- [Provided records]
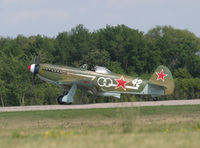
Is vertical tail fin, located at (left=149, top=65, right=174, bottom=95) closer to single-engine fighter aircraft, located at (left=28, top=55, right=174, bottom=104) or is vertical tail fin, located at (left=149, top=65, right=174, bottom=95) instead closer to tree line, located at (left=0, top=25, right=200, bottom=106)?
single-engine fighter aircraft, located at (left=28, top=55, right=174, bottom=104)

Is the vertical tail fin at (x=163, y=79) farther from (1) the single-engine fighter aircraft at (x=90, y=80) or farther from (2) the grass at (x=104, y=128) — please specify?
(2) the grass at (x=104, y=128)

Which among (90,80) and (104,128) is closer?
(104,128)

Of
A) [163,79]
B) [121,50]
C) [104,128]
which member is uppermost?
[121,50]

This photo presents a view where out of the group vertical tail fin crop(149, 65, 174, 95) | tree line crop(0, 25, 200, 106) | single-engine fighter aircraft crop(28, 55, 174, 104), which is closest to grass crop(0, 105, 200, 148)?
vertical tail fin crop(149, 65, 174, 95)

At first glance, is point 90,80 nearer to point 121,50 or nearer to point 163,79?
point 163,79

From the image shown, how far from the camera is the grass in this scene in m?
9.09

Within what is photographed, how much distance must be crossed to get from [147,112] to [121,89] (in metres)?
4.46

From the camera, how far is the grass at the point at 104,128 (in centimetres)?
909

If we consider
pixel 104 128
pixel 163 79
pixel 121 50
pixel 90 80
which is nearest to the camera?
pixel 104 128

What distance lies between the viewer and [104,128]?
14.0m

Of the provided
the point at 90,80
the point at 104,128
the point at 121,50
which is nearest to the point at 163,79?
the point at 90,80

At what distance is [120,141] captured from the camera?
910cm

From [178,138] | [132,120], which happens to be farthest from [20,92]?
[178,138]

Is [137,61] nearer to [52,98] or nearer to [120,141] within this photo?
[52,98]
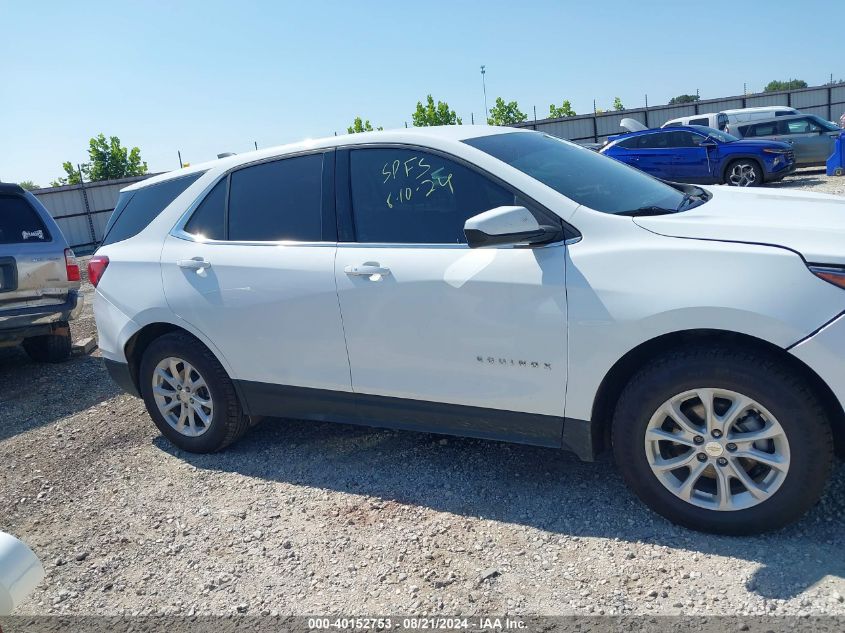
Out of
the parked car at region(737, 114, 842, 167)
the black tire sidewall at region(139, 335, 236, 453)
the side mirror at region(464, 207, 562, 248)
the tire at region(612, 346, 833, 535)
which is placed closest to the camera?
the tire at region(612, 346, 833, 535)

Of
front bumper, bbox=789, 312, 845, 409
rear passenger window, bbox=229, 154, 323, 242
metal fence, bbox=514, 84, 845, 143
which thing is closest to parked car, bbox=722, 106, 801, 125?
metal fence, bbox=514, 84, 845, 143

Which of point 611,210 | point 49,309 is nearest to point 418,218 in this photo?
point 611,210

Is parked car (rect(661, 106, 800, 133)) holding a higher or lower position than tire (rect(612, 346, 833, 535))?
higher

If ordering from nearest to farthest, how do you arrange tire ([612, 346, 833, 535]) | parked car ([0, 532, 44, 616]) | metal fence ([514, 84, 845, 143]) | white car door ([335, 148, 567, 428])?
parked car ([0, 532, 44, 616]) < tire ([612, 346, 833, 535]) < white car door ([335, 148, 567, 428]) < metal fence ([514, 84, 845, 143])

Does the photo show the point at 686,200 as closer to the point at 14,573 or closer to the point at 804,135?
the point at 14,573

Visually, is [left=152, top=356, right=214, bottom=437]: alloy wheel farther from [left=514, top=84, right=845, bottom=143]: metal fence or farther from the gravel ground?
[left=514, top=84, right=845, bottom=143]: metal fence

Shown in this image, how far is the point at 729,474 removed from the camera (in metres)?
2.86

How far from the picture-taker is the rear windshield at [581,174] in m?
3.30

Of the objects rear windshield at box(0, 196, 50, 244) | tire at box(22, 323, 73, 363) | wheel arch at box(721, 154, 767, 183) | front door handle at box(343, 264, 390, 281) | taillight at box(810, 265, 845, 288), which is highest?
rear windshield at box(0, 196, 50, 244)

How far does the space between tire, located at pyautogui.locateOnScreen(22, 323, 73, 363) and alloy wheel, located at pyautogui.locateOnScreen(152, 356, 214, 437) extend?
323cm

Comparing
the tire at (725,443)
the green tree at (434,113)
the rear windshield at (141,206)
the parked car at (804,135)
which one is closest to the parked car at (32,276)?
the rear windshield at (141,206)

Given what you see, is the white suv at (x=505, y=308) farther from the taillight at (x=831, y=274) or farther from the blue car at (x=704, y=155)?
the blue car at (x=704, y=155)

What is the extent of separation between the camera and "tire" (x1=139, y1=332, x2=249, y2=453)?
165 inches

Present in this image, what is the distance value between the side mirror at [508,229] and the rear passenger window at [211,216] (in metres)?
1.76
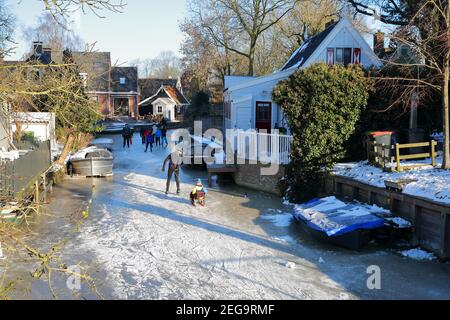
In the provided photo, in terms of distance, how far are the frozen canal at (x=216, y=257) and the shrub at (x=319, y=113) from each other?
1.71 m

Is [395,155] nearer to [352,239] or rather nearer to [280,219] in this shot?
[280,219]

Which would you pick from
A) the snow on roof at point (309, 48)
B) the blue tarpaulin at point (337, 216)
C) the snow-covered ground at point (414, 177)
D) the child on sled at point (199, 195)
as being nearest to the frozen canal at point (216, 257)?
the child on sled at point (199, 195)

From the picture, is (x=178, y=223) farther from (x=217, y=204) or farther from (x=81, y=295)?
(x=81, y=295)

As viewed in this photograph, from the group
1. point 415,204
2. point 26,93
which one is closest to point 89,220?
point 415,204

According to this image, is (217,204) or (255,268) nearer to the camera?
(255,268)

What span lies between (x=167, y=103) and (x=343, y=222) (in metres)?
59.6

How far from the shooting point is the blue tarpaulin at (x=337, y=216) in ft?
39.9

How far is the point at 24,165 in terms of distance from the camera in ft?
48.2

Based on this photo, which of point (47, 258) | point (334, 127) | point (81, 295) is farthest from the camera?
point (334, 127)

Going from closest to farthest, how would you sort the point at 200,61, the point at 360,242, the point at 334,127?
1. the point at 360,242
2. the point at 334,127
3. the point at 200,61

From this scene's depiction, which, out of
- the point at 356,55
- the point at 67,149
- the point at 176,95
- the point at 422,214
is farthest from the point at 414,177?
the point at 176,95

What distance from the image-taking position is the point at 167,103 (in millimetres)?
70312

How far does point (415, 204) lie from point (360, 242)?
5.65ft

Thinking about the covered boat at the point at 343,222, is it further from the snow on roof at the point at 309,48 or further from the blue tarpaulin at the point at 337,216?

--

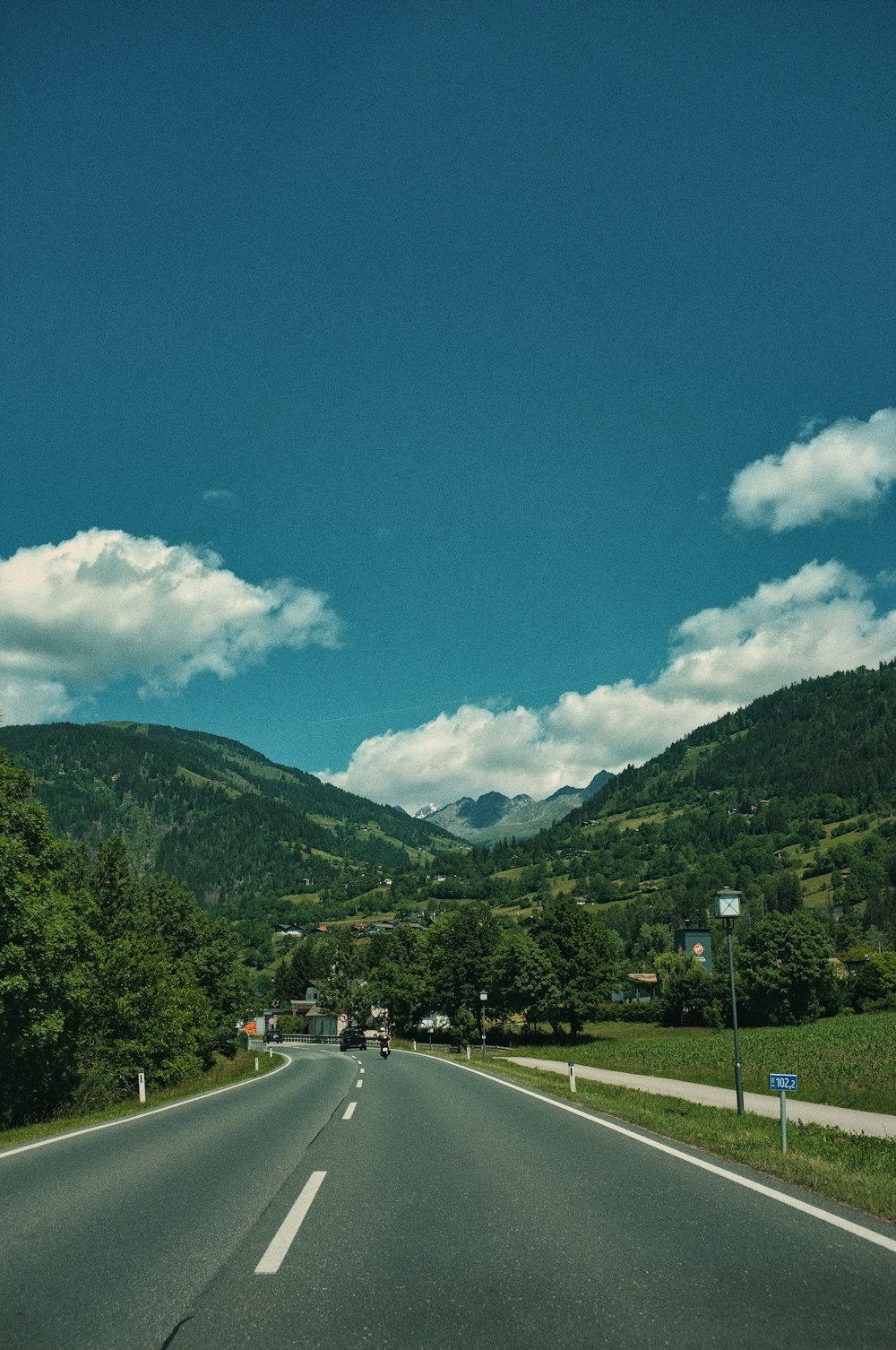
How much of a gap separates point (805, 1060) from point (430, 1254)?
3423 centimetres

---

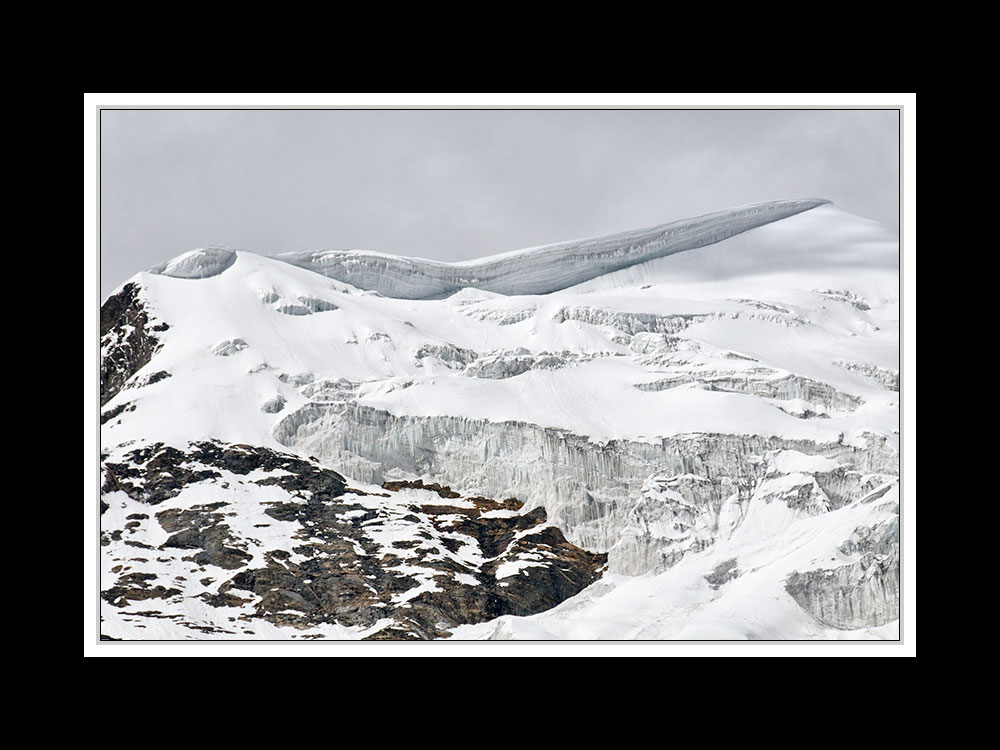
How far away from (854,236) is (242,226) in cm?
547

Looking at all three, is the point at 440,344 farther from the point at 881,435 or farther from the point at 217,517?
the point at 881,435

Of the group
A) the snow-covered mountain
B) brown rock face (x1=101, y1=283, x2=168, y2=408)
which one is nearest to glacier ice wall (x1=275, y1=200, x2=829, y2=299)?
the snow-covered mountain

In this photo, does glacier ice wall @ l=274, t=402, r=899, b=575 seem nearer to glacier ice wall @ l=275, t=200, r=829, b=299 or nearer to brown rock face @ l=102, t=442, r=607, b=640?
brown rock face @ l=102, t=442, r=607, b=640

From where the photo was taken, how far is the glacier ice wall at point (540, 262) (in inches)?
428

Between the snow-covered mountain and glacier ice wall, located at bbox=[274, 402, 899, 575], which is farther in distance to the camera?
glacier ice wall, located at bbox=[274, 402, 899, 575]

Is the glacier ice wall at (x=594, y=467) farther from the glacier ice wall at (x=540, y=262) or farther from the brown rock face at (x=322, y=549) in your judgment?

- [Given task] Determine how many lines in the entries above contain the string "covered", and reply with that number alone.

- [Worked answer] 5